**PROBLEM STATEMENT**
Retype all of the data below exactly, but omit the pictures.

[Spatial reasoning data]
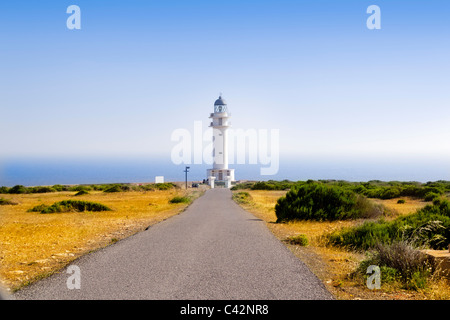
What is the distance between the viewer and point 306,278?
8195mm

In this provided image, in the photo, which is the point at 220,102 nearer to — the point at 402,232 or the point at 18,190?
the point at 18,190

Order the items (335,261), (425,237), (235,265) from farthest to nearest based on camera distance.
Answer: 1. (425,237)
2. (335,261)
3. (235,265)

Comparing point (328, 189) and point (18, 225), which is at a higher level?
point (328, 189)

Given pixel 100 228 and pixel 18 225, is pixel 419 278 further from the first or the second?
pixel 18 225

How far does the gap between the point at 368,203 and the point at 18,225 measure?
16.8 metres

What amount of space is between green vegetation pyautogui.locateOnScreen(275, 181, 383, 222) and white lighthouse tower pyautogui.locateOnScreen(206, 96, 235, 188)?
39.5 meters

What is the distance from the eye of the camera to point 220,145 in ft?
199

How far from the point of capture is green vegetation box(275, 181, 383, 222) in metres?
19.2
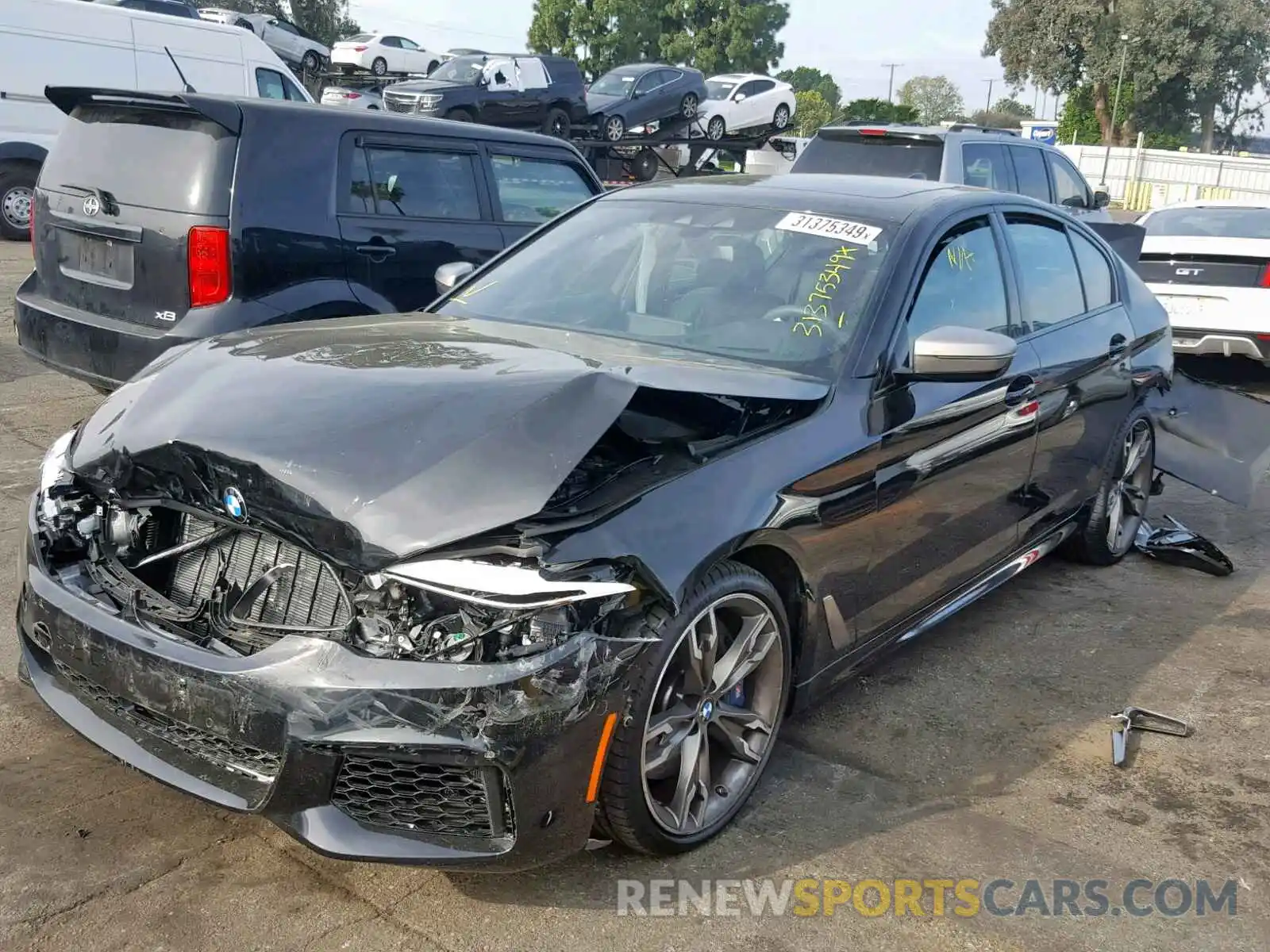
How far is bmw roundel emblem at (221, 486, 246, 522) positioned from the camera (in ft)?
8.84

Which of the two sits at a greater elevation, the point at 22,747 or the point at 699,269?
the point at 699,269

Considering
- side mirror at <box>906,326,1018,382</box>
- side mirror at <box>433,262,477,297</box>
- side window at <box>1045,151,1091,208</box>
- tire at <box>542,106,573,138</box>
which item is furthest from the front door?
tire at <box>542,106,573,138</box>

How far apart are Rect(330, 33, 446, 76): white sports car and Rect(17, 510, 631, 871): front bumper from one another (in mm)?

**SOLUTION FOR THIS TASK**
What is the distance between the viewer and point 306,278?
8195mm

In this provided image, in the photo, which is the point at 220,102 nearer to — the point at 402,232 or the point at 18,190?
the point at 18,190

Order the items (335,261), (425,237), (235,265) from farthest to nearest based on camera distance.
Answer: 1. (425,237)
2. (335,261)
3. (235,265)

Comparing point (328, 189) and point (18, 225), which is at a higher level?
point (328, 189)

Given pixel 100 228 and pixel 18 225, is pixel 419 278 further from the first or the second?
pixel 18 225

How far does the gap between the point at 368,203 and the point at 18,225 measure?
16.8 metres

What amount of space is between green vegetation pyautogui.locateOnScreen(275, 181, 383, 222) and white lighthouse tower pyautogui.locateOnScreen(206, 96, 235, 188)?
39.5 meters

What is the distance from the eye of the camera to point 220,145 in ft?
199

How far from the point of capture is green vegetation box(275, 181, 383, 222) in metres?
19.2
How far is bmw roundel emblem at (221, 486, 246, 522) positioned from the camera (in ft)?
8.84

Which of the two sits at a greater elevation, the point at 22,747 or the point at 699,269?
the point at 699,269

Considering
- side mirror at <box>906,326,1018,382</box>
- side mirror at <box>433,262,477,297</box>
- side window at <box>1045,151,1091,208</box>
- tire at <box>542,106,573,138</box>
which item is furthest from the front door?
tire at <box>542,106,573,138</box>

How far apart are Rect(330, 33, 446, 76): white sports car and Rect(17, 510, 631, 871): front bumper from one another (in mm)?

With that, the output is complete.